=== Text segment ===
= = = = =

Public statements from Saudi energy leaders indicate that electricity for large data centre projects may, in principle, be sourced at internationally competitive rates, with indicative figures in the low single digits in U.S. cents per kilowatt-hour for both efficient natural gas-fired and renewable generation. These references reflect policy aspirations and directional price signals based on public statements, and investors may wish to assess the actual pricing framework applicable to each project on a case-by-case basis. At present, gas-fired generation still principally serves most large loads in the Kingdom, with renewables expanding from a relatively low base. In practice, some of the Kingdom’s large data centres might rely on a combination of efficient gas-fired generation and increasingly competitive renewable power. In some structures, firm grid and/or gas-fired capacity must be sized to meet the full contracted IT load, with renewable projects operating alongside that capacity as a partial mitigation and portfolio decarbonisation tool, rather than as a stand-alone source of supply. Gas might provide firm, dispatchable capacity for high and stable loads, while renewables and related certificates or PPAs would support sustainability objectives and help reduce the overall emissions footprint. The precise balance between the two would evolve over time as storage, grid flexibility, and regulatory frameworks continue to develop.

= = = = =

=== Provided records ===
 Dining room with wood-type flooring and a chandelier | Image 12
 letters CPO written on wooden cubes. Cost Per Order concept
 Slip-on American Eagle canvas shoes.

= = = = =

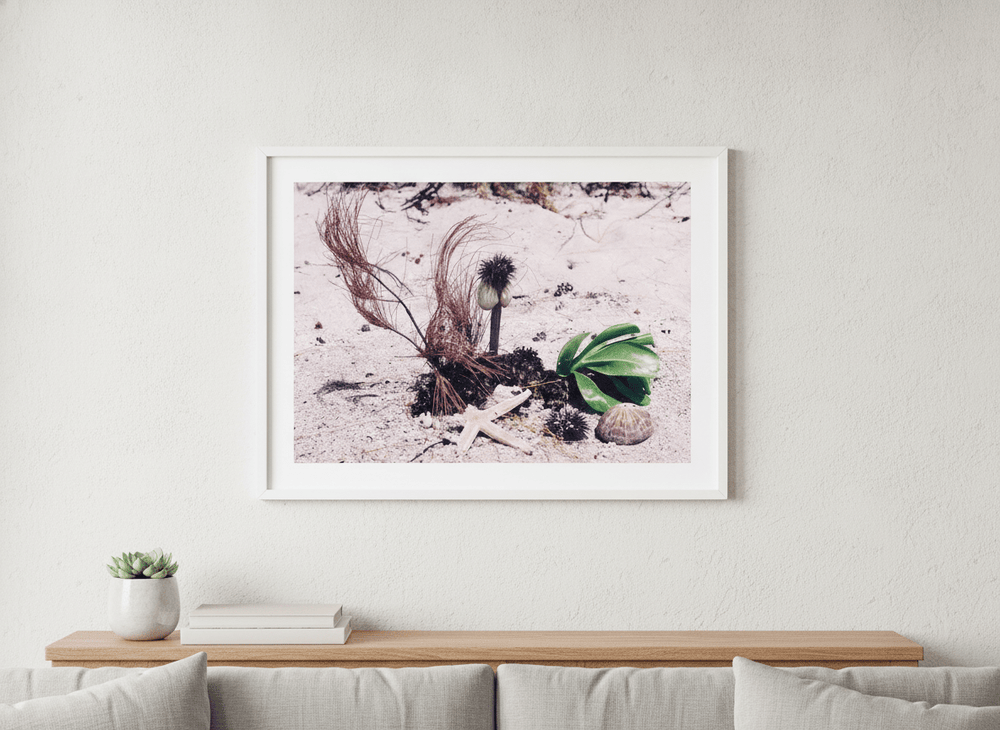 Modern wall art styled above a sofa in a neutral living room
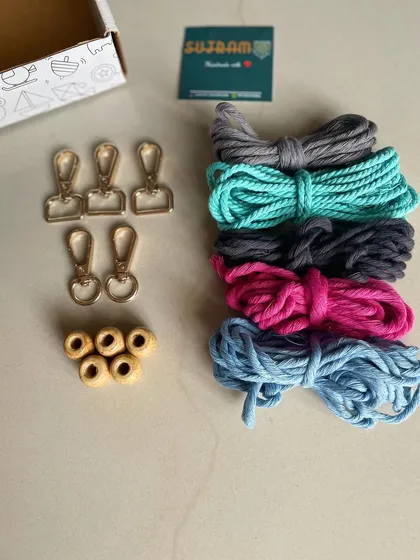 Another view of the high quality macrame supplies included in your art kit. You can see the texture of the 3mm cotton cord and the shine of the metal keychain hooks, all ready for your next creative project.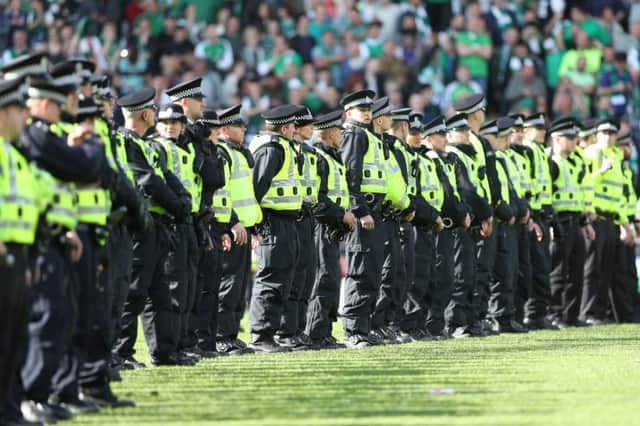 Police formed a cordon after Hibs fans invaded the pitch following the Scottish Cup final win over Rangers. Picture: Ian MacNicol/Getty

= = = = =

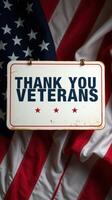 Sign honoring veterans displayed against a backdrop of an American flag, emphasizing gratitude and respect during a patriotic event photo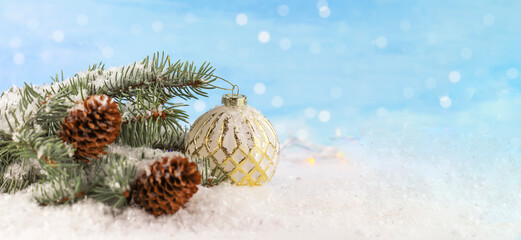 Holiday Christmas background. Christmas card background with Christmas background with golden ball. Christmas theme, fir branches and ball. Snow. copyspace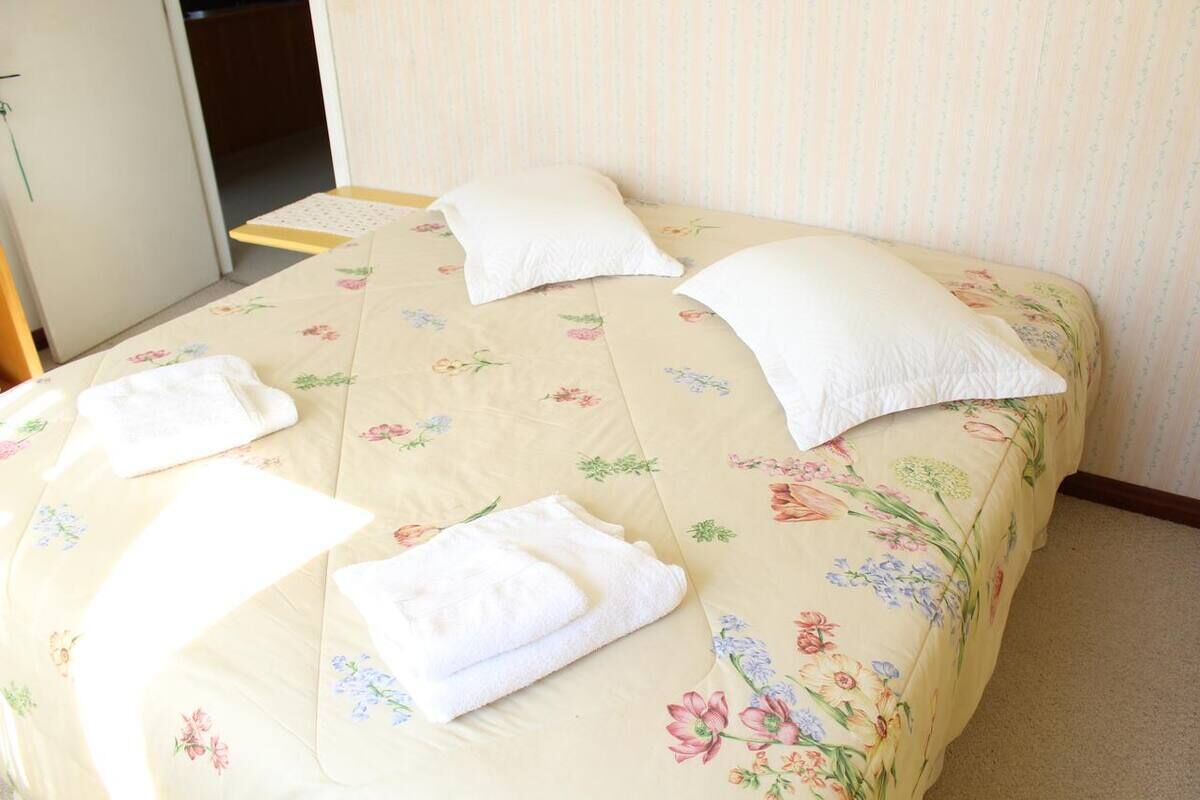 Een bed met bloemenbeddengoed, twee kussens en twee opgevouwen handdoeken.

= = = = =

=== Exercise details ===
Can you write the next part of the passage on electricity supply for data centres in Saudi Arabia, picking up right after its final sentence?

=== Output for this task ===
At the same time, the way in which the costs of new network and generation investments are allocated between data centre sponsors, utilities, and the wider consumer base may attract closer attention. If not carefully designed, incremental infrastructure required to serve large digital clusters could, over time, increase scrutiny around how network costs are allocated, particularly to avoid unintended pass-through effects on smaller consumers. From a policy perspective, this might make it important to balance cost-reflective signals for large strategic users with the broader objectives of affordability, competitiveness, and fiscal sustainability, and to communicate clearly how data centre investments fit within that balance.
These models raise familiar issues of contractual protections against adverse regulatory changes (often addressed through “change in law” clauses in project finance documentation, the scope and enforceability of which depend on negotiation and applicable law), load curtailment and dispatch priority, and the treatment of outages and disruptions, including whether certain grid events, cyber incidents, or physical disruptions qualify as force majeure under the Civil Transactions Law or are dealt with through bespoke contractual risk-allocation mechanisms. Where data centres are co-located with generation, sponsors must also consider licensing, fuel-supply arrangements, and environmental permitting.
Looking ahead, some observers expect pricing to become an increasingly important regulatory tool. Differentiated tariffs or incentive mechanisms might be used to encourage siting in grid-appropriate locations, reward investments that support system flexibility (for example, through storage or agreed interruptibility), and promote operating profiles that align better with renewable output. Regulators may also explore more dynamic approaches to cost-reflective pricing as digital loads scale. Developers might anticipate that future regulatory design may use price signals more actively to shape behaviour, not merely to recover costs.
These developments sit within a broader evolution of the Kingdom’s energy mix, including large-scale deployment of renewables, the exploration of additional low-carbon baseload options, and the continued application of the Circular Carbon Economy framework to manage emissions across the system. One emerging model in this context involves pairing new high-efficiency gas-fired plants with carbon capture, utilization, and storage (CCUS) facilities dedicated to serving large digital loads, allowing users to benefit from the reliability of gas while supporting their public decarbonisation commitments.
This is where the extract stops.